A couple of years ago I was driving on Route 80 through northern Pennsylvania. Up ahead, I noticed a VW going off to the side of the road. I pulled up to offer aid. The young lady in distress had run out of gas. I suggested siphoning gas from my car to hers, since the service stations were off the road and few and far between. The only thing to do the trick was syringe tubing and I asked Debra if she had a douche bag. She was, as could be expected, rather taken aback but rummaged through her luggage.
I've liked enemas since childhood, and when I unfolded the travel syringe, I found an enema tip rather than the curved douche pipe. I also noticed that the tip and some of the tubing were smeared with Vaseline. For any enema buff this is a dead giveaway. I siphoned the gas into the VW. Have you ever seen a VW getting an enema?
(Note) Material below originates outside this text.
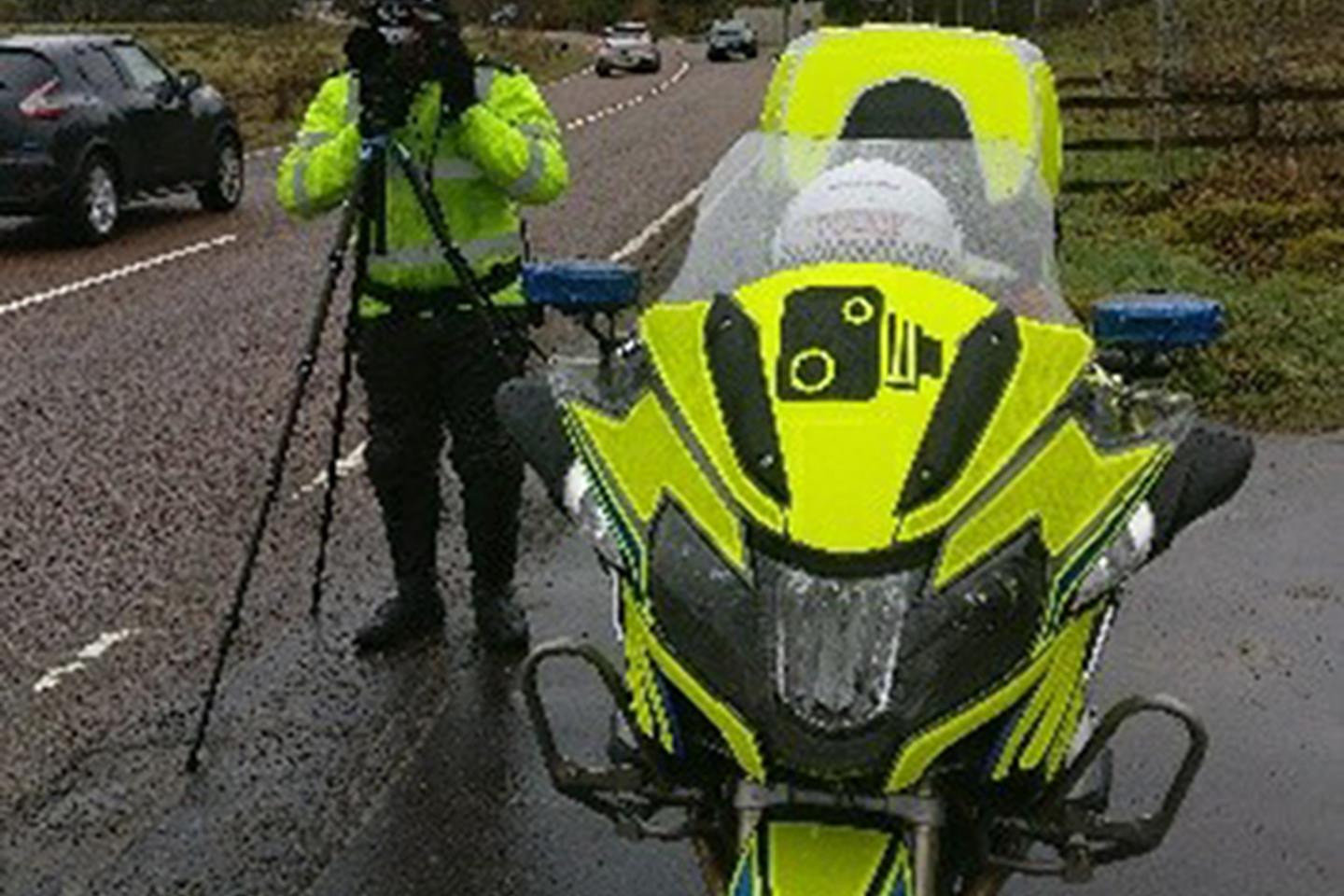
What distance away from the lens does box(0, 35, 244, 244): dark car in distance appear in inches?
710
I suggested to Debra that she go to the next gas station and that I'd follow to make sure she got there. The town was fairly large and I invited her to dinner. During the meal, I asked her about enemas and found that she was as fixated as I was. I suggested that we share a room for the evening. She refused but indicated we might discuss enemas at greater length in her room. At the dinner table she described an enema and held up an imaginary bag; looking through the imaginary hanging hole at the top of the bag, she winked at me. I invited her to town, where I bought her a new enema bag. I also bought a colon tube; Debra had never seen one. Almost all hospitals use them rather than the hard plastic tips because they are made of flexible rubber and are less likely to do internal harm. The colon tube is about a half-foot long and can be used for deep insertion.
In her motel room, Debra showed much anticipation when I attached the gizmos and filled the bag with warm water. But simply holding and admiring a filled enema bag is only a still life. Trying out the new toy was a mutual desire. Debra was most willing to undergo the anal douche, but on one condition, no sex. I'm still a virgin, she said. She assumed the knee-chest position and I inserted the Vaseline-coated colon tube to the hilt as the waters flowed in. Actually, sex could not have matched the pleasures Debra derived from that enema. She moaned and groaned and, I'm sure, climaxed to the music of the gurgle of the solution.
We exchanged only enemas that evening, but Debra did relieve my highly charged state through means other than vaginal. We never did see each other again. She left in the morning before I did, leaving only a lasting enema memory.